THE FREIGHT HERO’S WEEKLY SUNDAY BLOG – FEBRUARY 9, 2025
Competing Together
Following the departure of Hapag-Lloyd from the container shipping alliance THE Alliance — which replaced MSC within the M2 alliance and now joins Maersk in forming the new Gemini Alliance — the remaining members of THE Alliance, ONE, HMM, and Yang Ming, will continue their close cooperation under a new alliance name: Premier Alliance. This partnership has been active for five years. In addition to vessel sharing and slot exchange agreements, the three carriers will now swap berthing slots in the Asia-Europe trade lane with the market leader MSC.

Routes
HMM, ONE, and Yang Ming have announced plans to expand capacity on their routes and introduce new vessels to offset the capacity loss. For example:
HMM will reintroduce a transatlantic service (Europe–USA) that was discontinued in 2018.

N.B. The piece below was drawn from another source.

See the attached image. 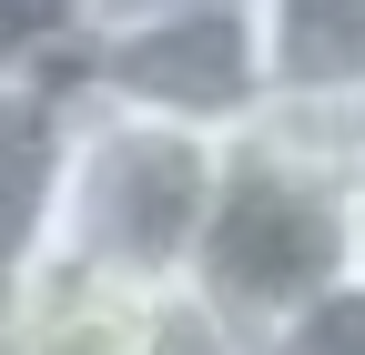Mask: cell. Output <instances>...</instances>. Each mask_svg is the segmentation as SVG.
<instances>
[{"label": "cell", "instance_id": "obj_1", "mask_svg": "<svg viewBox=\"0 0 365 355\" xmlns=\"http://www.w3.org/2000/svg\"><path fill=\"white\" fill-rule=\"evenodd\" d=\"M355 143L365 112H304V102H264L223 143V183L193 244V294L223 304L244 335L284 325L304 294L355 274V224H345Z\"/></svg>", "mask_w": 365, "mask_h": 355}, {"label": "cell", "instance_id": "obj_2", "mask_svg": "<svg viewBox=\"0 0 365 355\" xmlns=\"http://www.w3.org/2000/svg\"><path fill=\"white\" fill-rule=\"evenodd\" d=\"M223 143L234 132L203 122H163V112H122L91 102L71 122V183H61V254L71 274H102L122 294H163L193 274L203 213L223 183Z\"/></svg>", "mask_w": 365, "mask_h": 355}, {"label": "cell", "instance_id": "obj_3", "mask_svg": "<svg viewBox=\"0 0 365 355\" xmlns=\"http://www.w3.org/2000/svg\"><path fill=\"white\" fill-rule=\"evenodd\" d=\"M61 61L91 102L122 112H163L203 132H244L264 112L254 0H132V11H102Z\"/></svg>", "mask_w": 365, "mask_h": 355}, {"label": "cell", "instance_id": "obj_4", "mask_svg": "<svg viewBox=\"0 0 365 355\" xmlns=\"http://www.w3.org/2000/svg\"><path fill=\"white\" fill-rule=\"evenodd\" d=\"M71 122H81L71 61H11L0 71V304L61 254Z\"/></svg>", "mask_w": 365, "mask_h": 355}, {"label": "cell", "instance_id": "obj_5", "mask_svg": "<svg viewBox=\"0 0 365 355\" xmlns=\"http://www.w3.org/2000/svg\"><path fill=\"white\" fill-rule=\"evenodd\" d=\"M264 102L365 112V0H254Z\"/></svg>", "mask_w": 365, "mask_h": 355}, {"label": "cell", "instance_id": "obj_6", "mask_svg": "<svg viewBox=\"0 0 365 355\" xmlns=\"http://www.w3.org/2000/svg\"><path fill=\"white\" fill-rule=\"evenodd\" d=\"M0 355H143V294L71 274V264H41L0 304Z\"/></svg>", "mask_w": 365, "mask_h": 355}, {"label": "cell", "instance_id": "obj_7", "mask_svg": "<svg viewBox=\"0 0 365 355\" xmlns=\"http://www.w3.org/2000/svg\"><path fill=\"white\" fill-rule=\"evenodd\" d=\"M254 355H365V264L335 274L325 294H304L284 325H264Z\"/></svg>", "mask_w": 365, "mask_h": 355}, {"label": "cell", "instance_id": "obj_8", "mask_svg": "<svg viewBox=\"0 0 365 355\" xmlns=\"http://www.w3.org/2000/svg\"><path fill=\"white\" fill-rule=\"evenodd\" d=\"M102 21V0H0V71L11 61H61Z\"/></svg>", "mask_w": 365, "mask_h": 355}, {"label": "cell", "instance_id": "obj_9", "mask_svg": "<svg viewBox=\"0 0 365 355\" xmlns=\"http://www.w3.org/2000/svg\"><path fill=\"white\" fill-rule=\"evenodd\" d=\"M345 224H355V264H365V143H355V163H345Z\"/></svg>", "mask_w": 365, "mask_h": 355}, {"label": "cell", "instance_id": "obj_10", "mask_svg": "<svg viewBox=\"0 0 365 355\" xmlns=\"http://www.w3.org/2000/svg\"><path fill=\"white\" fill-rule=\"evenodd\" d=\"M102 11H132V0H102Z\"/></svg>", "mask_w": 365, "mask_h": 355}]
</instances>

ONE has announced new services between South America’s East Coast and India.
Starting February 2025, MSC will offer an independent East-West network covering five trade lanes:
Asia – Northern Europe
Asia – Mediterranean
Asia West Coast – North America
Asia – North America (Transpacific)
Europe – America (Transatlantic)
On the transpacific routes, MSC will cooperate with Israeli carrier ZIM, which is discontinuing its ZMI servicebetween Northern Europe – Eastern Mediterranean and India.

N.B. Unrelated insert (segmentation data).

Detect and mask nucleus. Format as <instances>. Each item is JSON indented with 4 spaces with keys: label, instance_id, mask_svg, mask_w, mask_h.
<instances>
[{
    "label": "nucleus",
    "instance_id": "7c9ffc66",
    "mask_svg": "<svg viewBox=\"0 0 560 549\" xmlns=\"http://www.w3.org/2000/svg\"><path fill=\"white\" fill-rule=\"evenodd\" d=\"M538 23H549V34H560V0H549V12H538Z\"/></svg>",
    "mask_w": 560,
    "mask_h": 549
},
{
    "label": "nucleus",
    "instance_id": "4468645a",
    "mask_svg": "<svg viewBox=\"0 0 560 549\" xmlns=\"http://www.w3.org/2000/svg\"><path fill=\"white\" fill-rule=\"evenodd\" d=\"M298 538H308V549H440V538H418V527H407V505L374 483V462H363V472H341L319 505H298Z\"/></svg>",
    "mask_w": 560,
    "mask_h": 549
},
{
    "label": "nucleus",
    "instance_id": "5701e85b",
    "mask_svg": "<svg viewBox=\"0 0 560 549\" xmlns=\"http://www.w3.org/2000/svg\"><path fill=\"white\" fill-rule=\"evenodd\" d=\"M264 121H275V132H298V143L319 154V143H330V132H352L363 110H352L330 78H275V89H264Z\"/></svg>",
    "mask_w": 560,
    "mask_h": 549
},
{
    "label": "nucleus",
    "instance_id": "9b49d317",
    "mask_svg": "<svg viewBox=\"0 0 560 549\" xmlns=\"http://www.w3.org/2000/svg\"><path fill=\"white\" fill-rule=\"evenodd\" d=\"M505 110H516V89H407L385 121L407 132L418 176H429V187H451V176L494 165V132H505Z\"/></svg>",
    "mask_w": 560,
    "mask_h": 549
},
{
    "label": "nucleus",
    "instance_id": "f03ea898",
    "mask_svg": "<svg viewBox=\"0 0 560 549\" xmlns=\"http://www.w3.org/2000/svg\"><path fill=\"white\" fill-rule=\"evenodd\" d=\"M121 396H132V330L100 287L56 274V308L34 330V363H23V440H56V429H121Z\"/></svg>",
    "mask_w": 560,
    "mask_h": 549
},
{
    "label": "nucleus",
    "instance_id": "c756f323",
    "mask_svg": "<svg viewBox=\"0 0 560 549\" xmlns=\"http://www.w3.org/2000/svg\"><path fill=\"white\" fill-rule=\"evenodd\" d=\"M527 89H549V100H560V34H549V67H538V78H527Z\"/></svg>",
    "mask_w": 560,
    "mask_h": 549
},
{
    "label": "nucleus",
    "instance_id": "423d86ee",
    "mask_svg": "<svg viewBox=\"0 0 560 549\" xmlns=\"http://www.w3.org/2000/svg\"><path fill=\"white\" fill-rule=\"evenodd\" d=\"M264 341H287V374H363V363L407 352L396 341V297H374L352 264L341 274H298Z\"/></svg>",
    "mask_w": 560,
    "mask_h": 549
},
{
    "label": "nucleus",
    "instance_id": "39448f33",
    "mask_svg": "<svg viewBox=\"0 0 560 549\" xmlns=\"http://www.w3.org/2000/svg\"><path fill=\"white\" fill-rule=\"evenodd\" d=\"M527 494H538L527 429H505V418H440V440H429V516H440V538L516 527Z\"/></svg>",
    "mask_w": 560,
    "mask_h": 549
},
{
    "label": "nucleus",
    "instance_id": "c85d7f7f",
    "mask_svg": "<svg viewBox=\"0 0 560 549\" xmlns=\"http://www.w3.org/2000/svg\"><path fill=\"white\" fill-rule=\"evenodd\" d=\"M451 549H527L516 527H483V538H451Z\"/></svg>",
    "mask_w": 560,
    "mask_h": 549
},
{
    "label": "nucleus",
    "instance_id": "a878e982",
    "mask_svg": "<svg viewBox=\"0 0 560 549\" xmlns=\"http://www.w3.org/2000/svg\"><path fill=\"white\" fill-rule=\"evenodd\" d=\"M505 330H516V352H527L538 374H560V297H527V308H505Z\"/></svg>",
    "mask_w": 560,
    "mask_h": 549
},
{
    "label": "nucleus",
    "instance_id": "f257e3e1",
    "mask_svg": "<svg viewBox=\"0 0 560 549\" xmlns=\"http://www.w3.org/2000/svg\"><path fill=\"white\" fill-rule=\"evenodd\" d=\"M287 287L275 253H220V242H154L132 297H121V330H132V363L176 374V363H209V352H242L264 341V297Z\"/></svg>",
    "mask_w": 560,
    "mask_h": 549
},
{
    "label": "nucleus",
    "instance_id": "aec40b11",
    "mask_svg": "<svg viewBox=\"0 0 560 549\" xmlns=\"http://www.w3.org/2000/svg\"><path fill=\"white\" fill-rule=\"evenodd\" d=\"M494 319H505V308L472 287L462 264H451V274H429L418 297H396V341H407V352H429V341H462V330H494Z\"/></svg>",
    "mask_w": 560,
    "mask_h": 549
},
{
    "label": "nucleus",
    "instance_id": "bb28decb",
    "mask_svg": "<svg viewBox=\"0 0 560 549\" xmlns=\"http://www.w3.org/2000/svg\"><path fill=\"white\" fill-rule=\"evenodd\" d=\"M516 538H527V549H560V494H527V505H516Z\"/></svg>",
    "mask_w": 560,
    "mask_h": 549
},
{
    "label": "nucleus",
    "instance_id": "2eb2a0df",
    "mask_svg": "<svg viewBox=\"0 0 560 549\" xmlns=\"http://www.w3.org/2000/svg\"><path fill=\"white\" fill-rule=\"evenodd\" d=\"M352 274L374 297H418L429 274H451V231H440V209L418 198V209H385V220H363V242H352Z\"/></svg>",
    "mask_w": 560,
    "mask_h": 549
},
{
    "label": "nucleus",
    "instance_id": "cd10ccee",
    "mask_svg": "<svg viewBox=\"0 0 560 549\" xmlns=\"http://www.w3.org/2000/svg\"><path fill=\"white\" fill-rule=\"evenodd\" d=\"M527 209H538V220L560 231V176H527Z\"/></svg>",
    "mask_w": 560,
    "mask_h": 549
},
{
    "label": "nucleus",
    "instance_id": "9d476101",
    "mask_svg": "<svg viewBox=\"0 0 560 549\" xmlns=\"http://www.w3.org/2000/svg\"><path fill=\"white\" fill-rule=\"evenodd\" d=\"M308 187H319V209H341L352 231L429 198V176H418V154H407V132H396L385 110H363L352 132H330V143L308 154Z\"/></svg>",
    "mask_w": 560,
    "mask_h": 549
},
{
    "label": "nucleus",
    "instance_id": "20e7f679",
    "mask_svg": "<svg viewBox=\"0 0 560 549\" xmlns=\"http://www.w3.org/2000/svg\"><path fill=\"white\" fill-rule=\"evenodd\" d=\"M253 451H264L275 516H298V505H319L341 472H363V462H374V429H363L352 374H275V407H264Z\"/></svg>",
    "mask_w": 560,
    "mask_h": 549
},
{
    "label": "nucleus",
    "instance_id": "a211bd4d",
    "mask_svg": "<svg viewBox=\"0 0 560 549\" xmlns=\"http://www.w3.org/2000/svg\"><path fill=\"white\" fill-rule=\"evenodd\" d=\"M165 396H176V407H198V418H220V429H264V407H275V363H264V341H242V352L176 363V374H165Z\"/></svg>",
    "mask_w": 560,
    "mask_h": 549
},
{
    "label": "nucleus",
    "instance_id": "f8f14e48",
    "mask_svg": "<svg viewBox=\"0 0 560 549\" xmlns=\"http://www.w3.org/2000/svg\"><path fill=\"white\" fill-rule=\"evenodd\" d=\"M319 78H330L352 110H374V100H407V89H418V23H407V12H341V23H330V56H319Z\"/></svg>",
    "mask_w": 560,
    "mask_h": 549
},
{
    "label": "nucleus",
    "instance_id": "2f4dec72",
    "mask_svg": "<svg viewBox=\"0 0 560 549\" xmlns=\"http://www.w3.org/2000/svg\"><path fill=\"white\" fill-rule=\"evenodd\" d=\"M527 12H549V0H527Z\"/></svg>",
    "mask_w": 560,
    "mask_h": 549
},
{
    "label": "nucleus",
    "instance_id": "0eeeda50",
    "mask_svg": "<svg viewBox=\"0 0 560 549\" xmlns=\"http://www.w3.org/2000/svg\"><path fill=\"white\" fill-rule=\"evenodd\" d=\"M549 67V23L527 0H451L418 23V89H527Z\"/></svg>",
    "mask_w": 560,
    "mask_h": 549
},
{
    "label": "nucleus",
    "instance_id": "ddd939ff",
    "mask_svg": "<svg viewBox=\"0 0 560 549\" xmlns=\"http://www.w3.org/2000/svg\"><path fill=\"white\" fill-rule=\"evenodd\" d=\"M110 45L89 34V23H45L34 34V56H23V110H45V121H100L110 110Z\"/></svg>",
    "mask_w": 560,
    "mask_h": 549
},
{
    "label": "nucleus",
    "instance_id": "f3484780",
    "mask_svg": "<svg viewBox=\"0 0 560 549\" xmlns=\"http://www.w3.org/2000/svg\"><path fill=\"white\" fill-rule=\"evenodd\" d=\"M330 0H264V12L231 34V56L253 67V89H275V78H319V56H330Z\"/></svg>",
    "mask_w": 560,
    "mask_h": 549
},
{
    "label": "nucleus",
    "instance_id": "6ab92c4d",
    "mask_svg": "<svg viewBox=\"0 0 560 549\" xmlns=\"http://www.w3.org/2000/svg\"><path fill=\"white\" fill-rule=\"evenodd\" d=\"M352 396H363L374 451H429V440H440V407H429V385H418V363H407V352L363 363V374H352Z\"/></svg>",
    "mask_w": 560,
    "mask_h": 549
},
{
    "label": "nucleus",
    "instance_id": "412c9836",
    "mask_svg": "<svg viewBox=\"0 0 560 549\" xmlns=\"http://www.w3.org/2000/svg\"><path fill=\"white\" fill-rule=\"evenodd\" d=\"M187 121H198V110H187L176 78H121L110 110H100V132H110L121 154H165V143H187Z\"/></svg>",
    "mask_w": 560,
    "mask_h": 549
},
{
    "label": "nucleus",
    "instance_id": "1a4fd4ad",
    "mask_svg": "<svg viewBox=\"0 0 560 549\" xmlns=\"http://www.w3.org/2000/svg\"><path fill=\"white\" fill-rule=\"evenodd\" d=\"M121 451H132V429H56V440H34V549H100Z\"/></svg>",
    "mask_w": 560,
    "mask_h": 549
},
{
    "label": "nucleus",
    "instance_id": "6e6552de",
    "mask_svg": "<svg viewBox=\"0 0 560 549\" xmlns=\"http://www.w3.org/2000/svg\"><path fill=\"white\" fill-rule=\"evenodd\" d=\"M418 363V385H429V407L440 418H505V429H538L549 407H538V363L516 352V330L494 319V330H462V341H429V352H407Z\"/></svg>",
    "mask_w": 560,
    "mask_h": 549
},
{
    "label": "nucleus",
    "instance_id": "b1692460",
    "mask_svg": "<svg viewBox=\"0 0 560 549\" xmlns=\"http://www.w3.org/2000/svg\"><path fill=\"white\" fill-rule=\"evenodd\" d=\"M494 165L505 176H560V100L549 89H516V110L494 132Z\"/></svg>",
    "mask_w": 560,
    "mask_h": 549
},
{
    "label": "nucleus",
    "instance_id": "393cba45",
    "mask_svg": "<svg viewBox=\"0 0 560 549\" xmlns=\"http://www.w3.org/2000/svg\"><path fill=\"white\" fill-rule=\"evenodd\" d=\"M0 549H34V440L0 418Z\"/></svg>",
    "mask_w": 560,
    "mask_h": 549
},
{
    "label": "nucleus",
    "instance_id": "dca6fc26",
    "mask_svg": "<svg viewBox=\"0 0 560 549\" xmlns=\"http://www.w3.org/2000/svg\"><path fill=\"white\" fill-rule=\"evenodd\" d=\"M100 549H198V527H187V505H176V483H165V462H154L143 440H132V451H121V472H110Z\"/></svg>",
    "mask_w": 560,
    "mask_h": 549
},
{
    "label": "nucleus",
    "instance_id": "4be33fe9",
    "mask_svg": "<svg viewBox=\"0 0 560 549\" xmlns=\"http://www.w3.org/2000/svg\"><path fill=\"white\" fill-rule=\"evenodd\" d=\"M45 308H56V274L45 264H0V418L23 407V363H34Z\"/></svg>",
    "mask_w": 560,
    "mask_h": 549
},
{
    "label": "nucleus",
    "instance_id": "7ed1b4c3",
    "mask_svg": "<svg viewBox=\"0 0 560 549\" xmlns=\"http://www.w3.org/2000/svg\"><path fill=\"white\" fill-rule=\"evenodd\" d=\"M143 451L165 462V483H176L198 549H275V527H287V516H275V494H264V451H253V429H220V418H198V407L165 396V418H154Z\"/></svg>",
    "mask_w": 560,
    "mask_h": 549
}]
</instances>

The Gemini Alliance is expected to release its new schedule sometime in February 2025. The Hub & Spoke model will include trade routes between 12 global hubs, serviced by 26 mainline routes and 32 dedicated shuttles.
Together
These changes represent more than just a reshuffling of alliances. Shipping companies are placing greater emphasis on scale efficiency and environmental sustainability. Each carrier must enhance its service offering to stay competitive in a rapidly changing market.
That means more cooperation — and competing together.